Oral contraceptive use: association with frequency of hospitalization and chronic disease risk indicators.

Abstract
A questionnaire was mailed to 97,364 married women, aged 26--50, resident in Greater Boston in 1970, requesting information on lifetime oral contraceptive (OC) use, reproductive history, education, and hospitalization experience in 1969; 65,843 women responded. In 1973 a second questionnaire was mailed to 37,292 of these women, including all OC users and an equal number of non-users matched on age, parity, education, and town of residence. This questionnaire related to use of OCs, other female hormones, and the menopause.
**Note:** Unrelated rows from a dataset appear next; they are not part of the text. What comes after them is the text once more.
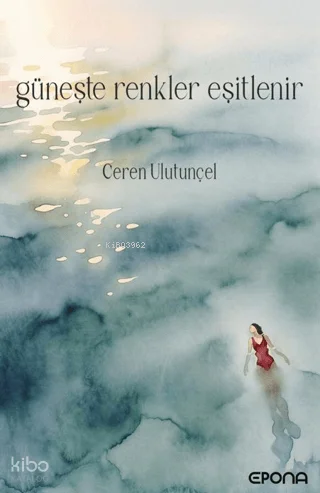 Güneşte Renkler Eşitlenir
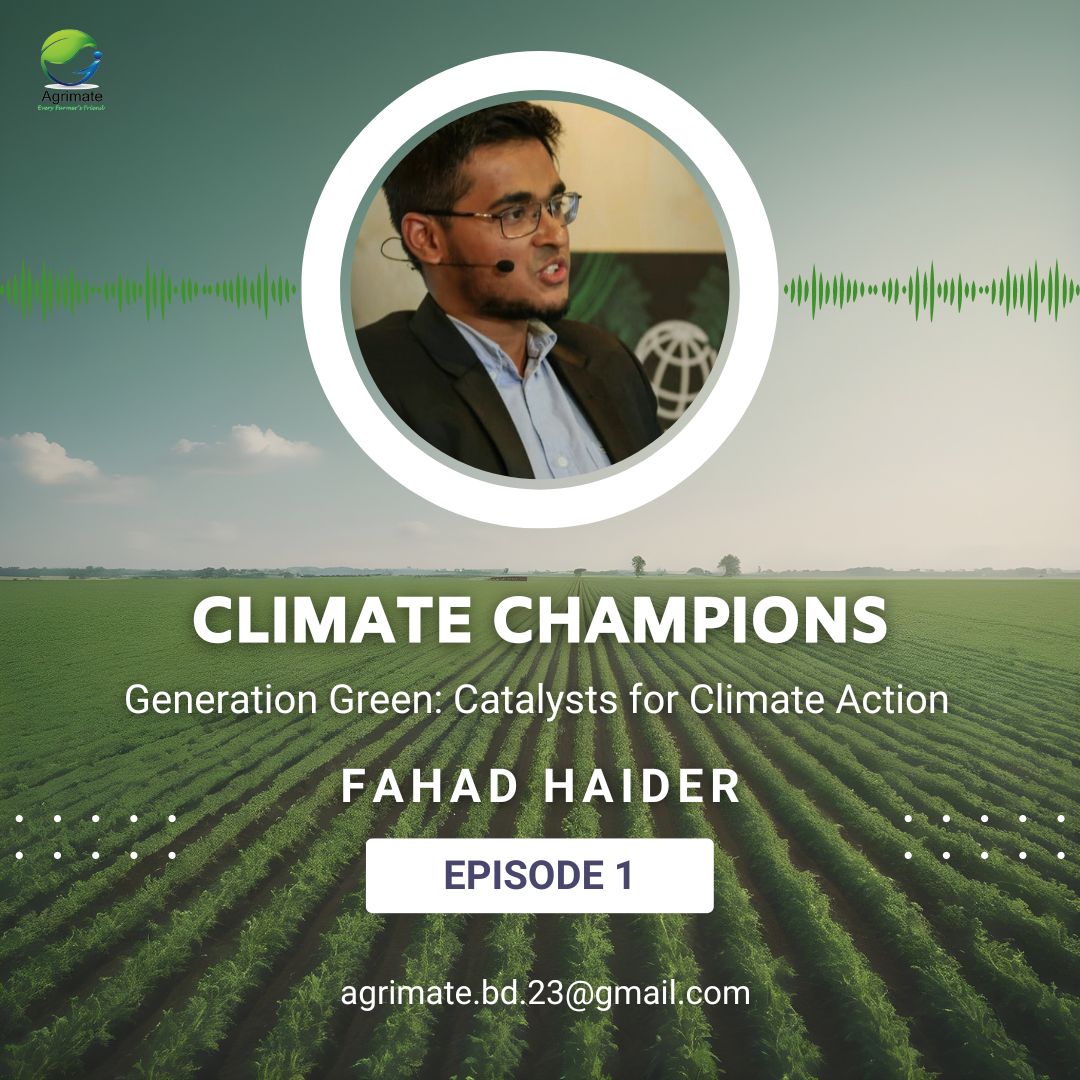 🌎Get ready for the debut episode of the Agrimate presents Climate Championship Podcast!  
Join us this weekend for our inaugural episode, "Generation Green: Catalyst for Climate Action," featuring guest speaker Fahad Haider! #ClimateChampions #RenewableEnergy #YouthEmpowerment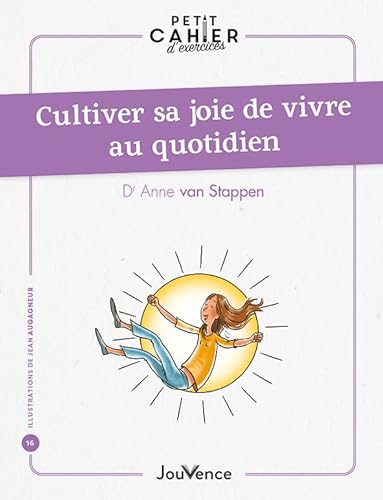 Stock image for Petit cahier d'exercices : Cultiver sa joie de vivre au quotidien [Broch] Van Stappen (Docteur), Anne for sale by BIBLIO-NET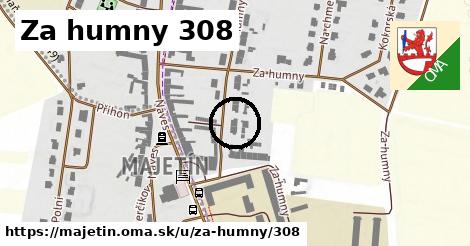 Za humny 308, Majetín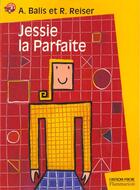 Couverture du livre « Jessie la parfaite (nouvelle edition) » de Balis Et Reiser Andr aux éditions Pere Castor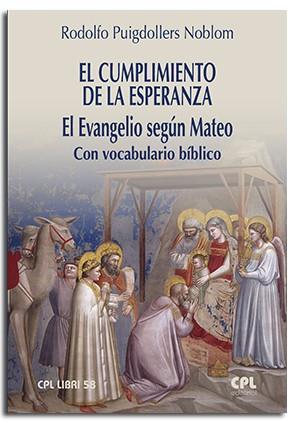 CUMPLIMIENTO DE LA ESPERANZA, EL. EL EVANGELIO SEGÚN SAN MATEO | 9788491655824 | PUIGDOLLERS NOBLOM, RODOLF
OC use was most strongly related to age, with a sixfold increase in use from the oldest women (of whom 10 per cent had used OCs at some time) to the youngest. Use was directly related to education and mobility and inversely related to parity. Reasons for beginning and ceasing use differed for women of different ages and educational attainment. Thus, use of OCs varies with social and reproductive characteristics that are risk indicators for many diseases. OC use was associated with increased risk of hospitalization for thromboembolic disease (risk ratio = 1.5, 95 per cent confidence limits 1.2, 3.2) and for mental illness, hyperthyroidism, hypertension, and cancer of the cervix. OC users were hospitalized for many non-life threatening conditions 20 to 40 per cent more frequently than were non-users.